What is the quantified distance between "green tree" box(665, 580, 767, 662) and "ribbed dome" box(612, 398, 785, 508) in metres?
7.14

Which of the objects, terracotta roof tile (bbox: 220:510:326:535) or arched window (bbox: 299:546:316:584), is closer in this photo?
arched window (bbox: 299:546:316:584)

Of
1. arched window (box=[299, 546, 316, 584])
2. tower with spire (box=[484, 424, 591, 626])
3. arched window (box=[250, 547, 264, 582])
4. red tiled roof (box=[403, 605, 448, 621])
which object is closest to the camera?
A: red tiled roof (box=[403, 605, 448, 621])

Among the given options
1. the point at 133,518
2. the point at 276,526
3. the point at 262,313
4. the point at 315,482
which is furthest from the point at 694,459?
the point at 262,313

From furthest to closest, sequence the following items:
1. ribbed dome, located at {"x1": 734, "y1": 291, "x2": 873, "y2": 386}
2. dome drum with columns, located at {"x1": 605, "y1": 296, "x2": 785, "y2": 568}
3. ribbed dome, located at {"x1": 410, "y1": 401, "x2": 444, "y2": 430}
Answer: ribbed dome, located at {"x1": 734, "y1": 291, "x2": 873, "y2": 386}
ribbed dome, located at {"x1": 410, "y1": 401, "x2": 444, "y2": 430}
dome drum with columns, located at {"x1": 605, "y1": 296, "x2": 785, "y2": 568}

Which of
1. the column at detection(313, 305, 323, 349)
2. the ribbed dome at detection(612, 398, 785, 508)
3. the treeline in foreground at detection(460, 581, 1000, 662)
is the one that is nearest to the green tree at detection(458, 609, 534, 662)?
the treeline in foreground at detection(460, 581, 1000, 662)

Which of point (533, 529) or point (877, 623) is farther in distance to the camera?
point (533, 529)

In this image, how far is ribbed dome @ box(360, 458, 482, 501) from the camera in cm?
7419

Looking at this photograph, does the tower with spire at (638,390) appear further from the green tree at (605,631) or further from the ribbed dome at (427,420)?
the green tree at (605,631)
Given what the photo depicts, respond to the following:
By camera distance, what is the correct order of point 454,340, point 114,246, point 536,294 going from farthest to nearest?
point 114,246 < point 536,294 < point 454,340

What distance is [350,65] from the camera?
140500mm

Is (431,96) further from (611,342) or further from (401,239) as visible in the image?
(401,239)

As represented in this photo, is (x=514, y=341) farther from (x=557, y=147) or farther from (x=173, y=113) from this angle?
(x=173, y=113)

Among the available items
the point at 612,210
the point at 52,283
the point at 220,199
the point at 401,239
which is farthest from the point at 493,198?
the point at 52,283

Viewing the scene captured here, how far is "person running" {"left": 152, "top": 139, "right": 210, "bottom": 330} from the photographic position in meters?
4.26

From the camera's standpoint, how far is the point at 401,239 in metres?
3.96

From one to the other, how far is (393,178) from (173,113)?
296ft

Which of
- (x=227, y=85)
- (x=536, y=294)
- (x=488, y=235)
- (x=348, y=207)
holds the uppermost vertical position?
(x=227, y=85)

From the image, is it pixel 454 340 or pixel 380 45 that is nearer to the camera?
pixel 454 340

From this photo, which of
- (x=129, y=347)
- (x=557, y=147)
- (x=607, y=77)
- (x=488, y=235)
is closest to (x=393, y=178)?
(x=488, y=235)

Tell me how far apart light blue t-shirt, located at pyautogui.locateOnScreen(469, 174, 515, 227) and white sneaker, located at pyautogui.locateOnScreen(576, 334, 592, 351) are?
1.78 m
* * * * * * * * *
→ **WHAT YOU NEED TO DO**:
Recast every line of the records above as a Markdown table with two columns, Row and Line. Number the rows in order and leave out blank lines.

→ **SOLUTION FOR THIS PROBLEM**:
| Row | Line |
|---|---|
| 1 | What is the quantified distance between "green tree" box(665, 580, 767, 662) and "ribbed dome" box(612, 398, 785, 508) in metres? |
| 2 | 7.14 |
| 3 | Which of the objects, terracotta roof tile (bbox: 220:510:326:535) or arched window (bbox: 299:546:316:584), is closer in this photo? |
| 4 | arched window (bbox: 299:546:316:584) |
| 5 | Of |
| 6 | 1. arched window (box=[299, 546, 316, 584]) |
| 7 | 2. tower with spire (box=[484, 424, 591, 626]) |
| 8 | 3. arched window (box=[250, 547, 264, 582]) |
| 9 | 4. red tiled roof (box=[403, 605, 448, 621]) |
| 10 | which object is closest to the camera? |
| 11 | A: red tiled roof (box=[403, 605, 448, 621]) |
| 12 | Among the given options |
| 13 | 1. the point at 133,518 |
| 14 | 2. the point at 276,526 |
| 15 | 3. the point at 262,313 |
| 16 | 4. the point at 315,482 |
| 17 | which is furthest from the point at 694,459? |
| 18 | the point at 262,313 |
| 19 | From furthest to closest, sequence the following items: |
| 20 | 1. ribbed dome, located at {"x1": 734, "y1": 291, "x2": 873, "y2": 386} |
| 21 | 2. dome drum with columns, located at {"x1": 605, "y1": 296, "x2": 785, "y2": 568} |
| 22 | 3. ribbed dome, located at {"x1": 410, "y1": 401, "x2": 444, "y2": 430} |
| 23 | Answer: ribbed dome, located at {"x1": 734, "y1": 291, "x2": 873, "y2": 386} |
| 24 | ribbed dome, located at {"x1": 410, "y1": 401, "x2": 444, "y2": 430} |
| 25 | dome drum with columns, located at {"x1": 605, "y1": 296, "x2": 785, "y2": 568} |
| 26 | Which of |
| 27 | 1. the column at detection(313, 305, 323, 349) |
| 28 | 2. the ribbed dome at detection(612, 398, 785, 508) |
| 29 | 3. the treeline in foreground at detection(460, 581, 1000, 662) |
| 30 | is the one that is nearest to the green tree at detection(458, 609, 534, 662)? |
| 31 | the treeline in foreground at detection(460, 581, 1000, 662) |
| 32 | Which of point (533, 529) or point (877, 623) is farther in distance to the camera? |
| 33 | point (533, 529) |
| 34 | In this image, how far is ribbed dome @ box(360, 458, 482, 501) from the camera in cm? |
| 35 | 7419 |
| 36 | Looking at this photograph, does the tower with spire at (638,390) appear further from the green tree at (605,631) or further from the ribbed dome at (427,420)? |
| 37 | the green tree at (605,631) |
| 38 | Given what the photo depicts, respond to the following: |
| 39 | By camera distance, what is the correct order of point 454,340, point 114,246, point 536,294 going from farthest to nearest? |
| 40 | point 114,246 < point 536,294 < point 454,340 |
| 41 | What distance is [350,65] from the camera? |
| 42 | 140500mm |
| 43 | Is (431,96) further from (611,342) or further from (401,239) as visible in the image? |
| 44 | (401,239) |
| 45 | As represented in this photo, is (x=514, y=341) farther from (x=557, y=147) or farther from (x=173, y=113) from this angle? |
| 46 | (x=173, y=113) |
| 47 | Among the available items |
| 48 | the point at 612,210 |
| 49 | the point at 52,283 |
| 50 | the point at 220,199 |
| 51 | the point at 401,239 |
| 52 | which is farthest from the point at 493,198? |
| 53 | the point at 52,283 |
| 54 | Viewing the scene captured here, how far is "person running" {"left": 152, "top": 139, "right": 210, "bottom": 330} from the photographic position in meters? |
| 55 | 4.26 |
| 56 | From the camera's standpoint, how far is the point at 401,239 in metres? |
| 57 | 3.96 |
| 58 | From one to the other, how far is (393,178) from (173,113)? |
| 59 | 296ft |
| 60 | Which of |
| 61 | - (x=227, y=85) |
| 62 | - (x=536, y=294) |
| 63 | - (x=488, y=235) |
| 64 | - (x=348, y=207) |
| 65 | holds the uppermost vertical position? |
| 66 | (x=227, y=85) |
| 67 | From the image, is it pixel 454 340 or pixel 380 45 that is nearer to the camera? |
| 68 | pixel 454 340 |
| 69 | From this photo, which of |
| 70 | - (x=129, y=347) |
| 71 | - (x=557, y=147) |
| 72 | - (x=607, y=77) |
| 73 | - (x=488, y=235) |
| 74 | is closest to (x=393, y=178)? |
| 75 | (x=488, y=235) |
| 76 | Tell me how far apart light blue t-shirt, located at pyautogui.locateOnScreen(469, 174, 515, 227) and white sneaker, located at pyautogui.locateOnScreen(576, 334, 592, 351) are? |
| 77 | 1.78 m |